EXCERPTED PASSAGE >>
(begin)
Table of Contents
Introduction
In my previous blog articles, I have been talking about how to set up:
- GITLAB AS A TERRAFORM STATE FILE BACKEND
- GITLAB CI/CD PIPELINE TO BUILD YOUR OWN DOCKER CONTAINER AND UPLOAD TO YOUR OWN REGISTRY
Make sure to check that out before reading this blog post 😉
In this blog post, I will continue the story and describe how I create a pipeline to configure an ACI environment using Terraform by leveraging GitLab as a Docker registry and Terraform state file backend.
Requirements
I assume the following prerequisite as given:
- GitLab server with SSL certificates
- A Docker and a Shell runner are deployed
- Docker containers can be uploaded to the embedded Docker registry
- Terraform state file can be stored in GitLab
- Environment and variables are configured in GitLab
- APIC simulator
I am using the following Dockerfile where Terraform will be installed:
FROM ubuntu:22.04
RUN apt-get update && \
apt-get install -y gnupg software-properties-common curl gcc python3.11 python3-pip git && \
curl -fsSL https://apt.releases.hashicorp.com/gpg | apt-key add - && \
apt-add-repository "deb [arch=amd64] https://apt.releases.hashicorp.com $(lsb_release -cs) main" && \
apt-get update && \
apt-get install terraform
The Dockerfile is stored in the following structure within the repository:
docker (Folder)
(end)
LISTING >>
(begin)
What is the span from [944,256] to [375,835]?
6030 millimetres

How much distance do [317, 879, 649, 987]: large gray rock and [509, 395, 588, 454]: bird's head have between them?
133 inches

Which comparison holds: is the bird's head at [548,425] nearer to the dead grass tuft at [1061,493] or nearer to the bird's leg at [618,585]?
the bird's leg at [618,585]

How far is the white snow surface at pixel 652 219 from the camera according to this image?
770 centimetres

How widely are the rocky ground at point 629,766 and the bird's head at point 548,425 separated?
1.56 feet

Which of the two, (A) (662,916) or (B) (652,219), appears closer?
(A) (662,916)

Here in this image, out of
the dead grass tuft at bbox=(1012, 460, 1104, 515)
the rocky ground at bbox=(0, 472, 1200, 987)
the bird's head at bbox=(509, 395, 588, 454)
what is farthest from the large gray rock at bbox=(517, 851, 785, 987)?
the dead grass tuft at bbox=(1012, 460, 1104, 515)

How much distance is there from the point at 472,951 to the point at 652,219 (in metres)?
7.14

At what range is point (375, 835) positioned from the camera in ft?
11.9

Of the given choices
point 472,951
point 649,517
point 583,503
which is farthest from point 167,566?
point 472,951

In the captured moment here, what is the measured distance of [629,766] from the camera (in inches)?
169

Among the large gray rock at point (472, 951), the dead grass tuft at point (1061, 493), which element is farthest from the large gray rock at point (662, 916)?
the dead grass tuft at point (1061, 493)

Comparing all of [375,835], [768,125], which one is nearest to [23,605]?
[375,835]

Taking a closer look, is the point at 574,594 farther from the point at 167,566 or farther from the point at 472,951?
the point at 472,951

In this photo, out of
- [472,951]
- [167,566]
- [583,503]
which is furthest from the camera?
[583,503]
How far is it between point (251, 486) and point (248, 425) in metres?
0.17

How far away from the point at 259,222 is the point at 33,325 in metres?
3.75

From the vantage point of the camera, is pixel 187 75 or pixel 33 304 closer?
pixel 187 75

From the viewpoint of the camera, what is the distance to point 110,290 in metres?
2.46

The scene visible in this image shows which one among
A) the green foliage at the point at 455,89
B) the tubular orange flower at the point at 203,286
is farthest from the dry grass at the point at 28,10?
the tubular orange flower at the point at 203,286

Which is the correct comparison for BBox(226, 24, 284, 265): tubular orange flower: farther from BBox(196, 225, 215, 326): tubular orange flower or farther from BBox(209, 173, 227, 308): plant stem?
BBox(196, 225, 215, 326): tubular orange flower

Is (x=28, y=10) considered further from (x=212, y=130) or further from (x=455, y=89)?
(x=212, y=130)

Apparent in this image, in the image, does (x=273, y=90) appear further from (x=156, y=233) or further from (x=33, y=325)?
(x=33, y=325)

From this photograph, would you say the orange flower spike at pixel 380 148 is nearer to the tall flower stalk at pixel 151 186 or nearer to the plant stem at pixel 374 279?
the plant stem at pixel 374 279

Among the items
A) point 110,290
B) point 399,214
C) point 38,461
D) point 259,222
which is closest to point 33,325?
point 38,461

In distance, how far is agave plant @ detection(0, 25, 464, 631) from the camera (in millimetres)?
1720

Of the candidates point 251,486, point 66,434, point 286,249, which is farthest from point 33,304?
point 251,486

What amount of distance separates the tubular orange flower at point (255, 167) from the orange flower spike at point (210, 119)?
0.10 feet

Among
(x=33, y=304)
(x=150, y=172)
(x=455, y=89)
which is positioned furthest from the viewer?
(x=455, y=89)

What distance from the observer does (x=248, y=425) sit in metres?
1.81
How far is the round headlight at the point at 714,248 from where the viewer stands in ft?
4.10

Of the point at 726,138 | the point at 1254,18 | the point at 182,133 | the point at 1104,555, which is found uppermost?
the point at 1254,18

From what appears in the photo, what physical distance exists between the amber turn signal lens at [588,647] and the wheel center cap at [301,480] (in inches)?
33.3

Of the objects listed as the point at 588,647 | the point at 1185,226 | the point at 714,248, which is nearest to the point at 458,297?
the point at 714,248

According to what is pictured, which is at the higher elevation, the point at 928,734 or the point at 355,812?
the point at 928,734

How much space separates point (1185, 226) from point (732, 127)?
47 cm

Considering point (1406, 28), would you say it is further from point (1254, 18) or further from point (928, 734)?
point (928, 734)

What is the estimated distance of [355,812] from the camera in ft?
(end)
DIRECTIVES >>
1. Write out, word for word, the stretch of the blog post from "Table of Contents" through "state file backend.".
2. Reproduce the records verbatim for the stretch from the line containing "From this photograph, would" through the end of the records, including both of those lines.
The blog post and the records are separate material.

TASK ANSWERS >>
1.
Table of Contents
Introduction
In my previous blog articles, I have been talking about how to set up:
- GITLAB AS A TERRAFORM STATE FILE BACKEND
- GITLAB CI/CD PIPELINE TO BUILD YOUR OWN DOCKER CONTAINER AND UPLOAD TO YOUR OWN REGISTRY
Make sure to check that out before reading this blog post 😉
In this blog post, I will continue the story and describe how I create a pipeline to configure an ACI environment using Terraform by leveraging GitLab as a Docker registry and Terraform state file backend.

2.
From this photograph, would you say the orange flower spike at pixel 380 148 is nearer to the tall flower stalk at pixel 151 186 or nearer to the plant stem at pixel 374 279?
the plant stem at pixel 374 279

Among the items
A) point 110,290
B) point 399,214
C) point 38,461
D) point 259,222
which is closest to point 33,325?
point 38,461

In distance, how far is agave plant @ detection(0, 25, 464, 631) from the camera (in millimetres)?
1720

Of the candidates point 251,486, point 66,434, point 286,249, which is farthest from point 33,304?
point 251,486

What amount of distance separates the tubular orange flower at point (255, 167) from the orange flower spike at point (210, 119)?
0.10 feet

Among
(x=33, y=304)
(x=150, y=172)
(x=455, y=89)
which is positioned furthest from the viewer?
(x=455, y=89)

What distance from the observer does (x=248, y=425) sit in metres?
1.81
How far is the round headlight at the point at 714,248 from where the viewer stands in ft?
4.10

Of the point at 726,138 | the point at 1254,18 | the point at 182,133 | the point at 1104,555, which is found uppermost?
the point at 1254,18

From what appears in the photo, what physical distance exists between the amber turn signal lens at [588,647] and the wheel center cap at [301,480] (in inches)?
33.3

Of the objects listed as the point at 588,647 | the point at 1185,226 | the point at 714,248, which is nearest to the point at 458,297?
the point at 714,248

According to what is pictured, which is at the higher elevation, the point at 928,734 or the point at 355,812?
the point at 928,734

How much space separates point (1185, 226) from point (732, 127)?
47 cm

Considering point (1406, 28), would you say it is further from point (1254, 18) or further from point (928, 734)?
point (928, 734)

What is the estimated distance of [355,812] from the camera in ft?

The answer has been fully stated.